If you would like to find the source of a virus, malware or spam-attack it is impossible to track the status of all nodes on the Internet, Pinto said. “That would mean you would need about 1 billion sensors. And you don’t want to monitor the entire Internet,” he added.
Instead he and his colleagues devised an algorithm that shows it is possible to estimate the location of the source from measurements collected by sparsely placed observers or sensors.
By using the algorithm the specific computer in the network from which the spam mail is sent can be found so the network provider can shut it down for instance, Pinto said. Using the same method, it would be possible to pinpoint the first computer where a virus ended up injected, he said.
The location of the source comes by using the network structure, looking at who connects to whom, as well as determining the time of arrival of the virus to the sensors, Pinto said.

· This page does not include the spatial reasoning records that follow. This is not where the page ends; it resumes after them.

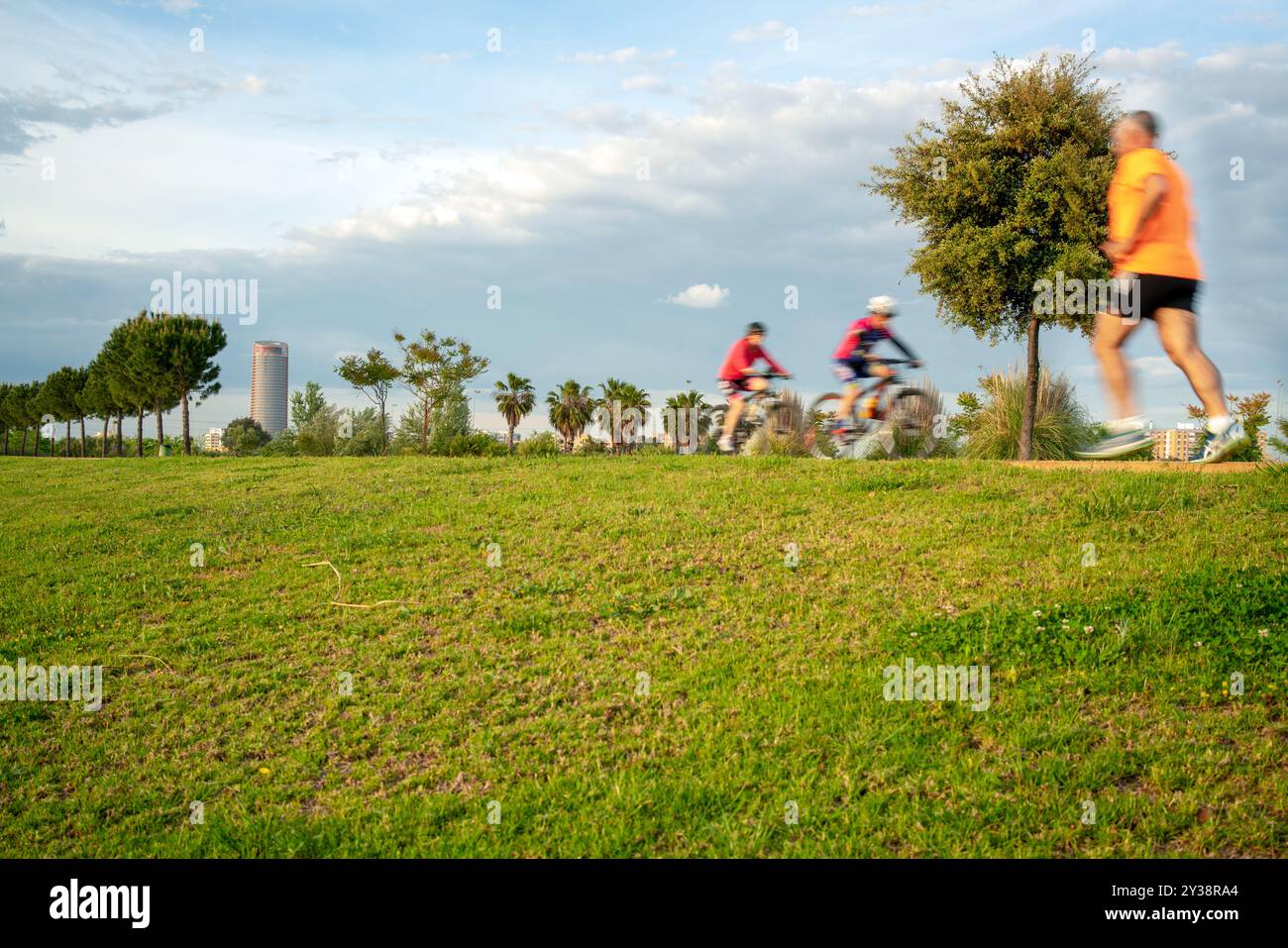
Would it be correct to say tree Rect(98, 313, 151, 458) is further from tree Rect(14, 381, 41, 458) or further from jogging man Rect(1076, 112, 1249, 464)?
jogging man Rect(1076, 112, 1249, 464)

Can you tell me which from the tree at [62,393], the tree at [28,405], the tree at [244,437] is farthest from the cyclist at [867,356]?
the tree at [28,405]

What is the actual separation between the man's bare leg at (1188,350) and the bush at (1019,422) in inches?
467

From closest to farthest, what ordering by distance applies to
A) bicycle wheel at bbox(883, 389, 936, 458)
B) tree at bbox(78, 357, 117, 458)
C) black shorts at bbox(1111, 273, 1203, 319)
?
black shorts at bbox(1111, 273, 1203, 319) < bicycle wheel at bbox(883, 389, 936, 458) < tree at bbox(78, 357, 117, 458)

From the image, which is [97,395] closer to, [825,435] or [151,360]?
[151,360]

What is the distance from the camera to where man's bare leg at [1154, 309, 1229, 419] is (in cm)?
715

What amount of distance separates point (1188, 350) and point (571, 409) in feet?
247

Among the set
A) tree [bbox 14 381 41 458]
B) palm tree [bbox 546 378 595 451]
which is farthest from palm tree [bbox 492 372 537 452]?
tree [bbox 14 381 41 458]

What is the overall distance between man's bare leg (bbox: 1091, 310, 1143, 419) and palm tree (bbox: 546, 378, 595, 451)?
72.7m

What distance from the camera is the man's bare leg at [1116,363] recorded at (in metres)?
7.65

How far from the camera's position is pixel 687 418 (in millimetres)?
24266

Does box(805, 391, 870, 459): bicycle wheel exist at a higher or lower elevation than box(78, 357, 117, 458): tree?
lower
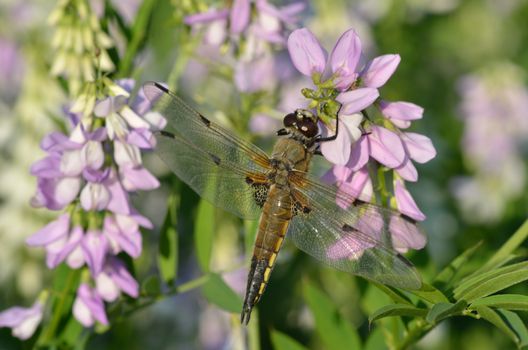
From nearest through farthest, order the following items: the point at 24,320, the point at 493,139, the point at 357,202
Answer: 1. the point at 357,202
2. the point at 24,320
3. the point at 493,139

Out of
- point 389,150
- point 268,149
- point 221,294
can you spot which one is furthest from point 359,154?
point 268,149

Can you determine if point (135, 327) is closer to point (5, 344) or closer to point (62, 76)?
point (5, 344)

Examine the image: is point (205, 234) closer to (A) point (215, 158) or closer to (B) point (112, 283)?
(A) point (215, 158)

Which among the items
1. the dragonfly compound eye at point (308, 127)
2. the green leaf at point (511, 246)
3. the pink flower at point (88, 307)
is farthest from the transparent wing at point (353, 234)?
the pink flower at point (88, 307)

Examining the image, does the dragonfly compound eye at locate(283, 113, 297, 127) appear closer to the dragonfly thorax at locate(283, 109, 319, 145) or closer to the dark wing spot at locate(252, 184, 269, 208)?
the dragonfly thorax at locate(283, 109, 319, 145)

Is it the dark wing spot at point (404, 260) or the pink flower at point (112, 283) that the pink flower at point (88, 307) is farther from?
the dark wing spot at point (404, 260)

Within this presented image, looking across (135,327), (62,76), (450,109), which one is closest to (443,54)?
(450,109)
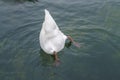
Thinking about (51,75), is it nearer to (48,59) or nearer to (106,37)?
(48,59)

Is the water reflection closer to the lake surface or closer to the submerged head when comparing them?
the lake surface

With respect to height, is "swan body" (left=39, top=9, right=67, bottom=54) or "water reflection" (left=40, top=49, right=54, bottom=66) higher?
"swan body" (left=39, top=9, right=67, bottom=54)

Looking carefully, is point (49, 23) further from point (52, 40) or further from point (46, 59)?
point (46, 59)

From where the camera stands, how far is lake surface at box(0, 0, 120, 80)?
7.87 metres

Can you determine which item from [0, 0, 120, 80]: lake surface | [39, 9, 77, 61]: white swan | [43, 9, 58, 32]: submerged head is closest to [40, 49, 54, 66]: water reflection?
[0, 0, 120, 80]: lake surface

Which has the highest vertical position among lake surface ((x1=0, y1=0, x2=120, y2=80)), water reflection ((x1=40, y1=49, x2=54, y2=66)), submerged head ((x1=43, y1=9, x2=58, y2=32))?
submerged head ((x1=43, y1=9, x2=58, y2=32))

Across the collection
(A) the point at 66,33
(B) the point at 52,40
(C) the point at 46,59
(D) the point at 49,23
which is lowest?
(C) the point at 46,59

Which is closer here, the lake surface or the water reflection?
the lake surface

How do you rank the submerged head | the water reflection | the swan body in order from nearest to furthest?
the submerged head, the swan body, the water reflection

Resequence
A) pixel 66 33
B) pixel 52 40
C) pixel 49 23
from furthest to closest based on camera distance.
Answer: pixel 66 33 < pixel 52 40 < pixel 49 23

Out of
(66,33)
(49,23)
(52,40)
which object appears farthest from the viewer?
(66,33)

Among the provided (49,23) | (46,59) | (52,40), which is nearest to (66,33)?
(52,40)

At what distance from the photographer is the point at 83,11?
422 inches

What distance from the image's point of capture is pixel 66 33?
31.4 ft
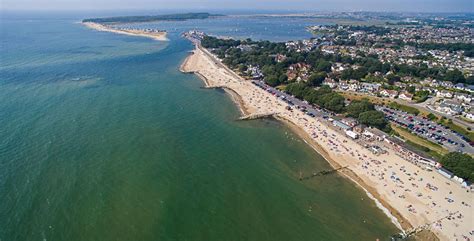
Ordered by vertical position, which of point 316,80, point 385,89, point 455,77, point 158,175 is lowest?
point 385,89

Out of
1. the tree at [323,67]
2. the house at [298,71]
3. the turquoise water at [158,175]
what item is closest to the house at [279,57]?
the house at [298,71]

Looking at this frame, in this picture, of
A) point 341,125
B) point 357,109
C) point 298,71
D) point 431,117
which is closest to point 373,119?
point 357,109

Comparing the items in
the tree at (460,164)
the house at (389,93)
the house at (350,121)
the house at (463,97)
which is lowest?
the house at (463,97)

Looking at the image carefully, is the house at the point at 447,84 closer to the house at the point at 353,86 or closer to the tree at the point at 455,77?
the tree at the point at 455,77

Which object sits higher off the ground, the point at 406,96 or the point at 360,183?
the point at 406,96

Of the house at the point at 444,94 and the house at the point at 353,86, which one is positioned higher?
the house at the point at 353,86

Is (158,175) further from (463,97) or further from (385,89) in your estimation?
(463,97)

The algorithm only has to analyze ten to twenty percent of all the nodes in a network to determine what the likely source of an attack is, Pinto said. “Sometimes this is five percent,” he said, pointing out the number of nodes that need analyzing depends on the complexity of the network.
The workings of the algorithm were in a paper entitled “Locating the source of diffusion in large-scale networks.”
The scientists expect the algorithm can work for other things besides finding computer culprits. The method could find the source of biological viruses and epidemics like SARS — the algorithm could determine the city in which the virus appeared for the first time. But it could also find the source of a rumor spreading on Facebook or sniff out the source of an airborne contaminant let loose by terrorists in a subway network, according to the scientists.
While the technique could have uses in many different industries, the first commercial interest in the algorithm has come from computer security companies, Pinto said. “Some companies emailed me after we published the paper last Friday,” he said, adding that he did not want to disclose the names of the companies.
Another natural fit for the technology would be its use by public services like governments, Pinto said. Besides looking for ways to use the technology commercially, the scientists will also try to improve the results of the algorithm.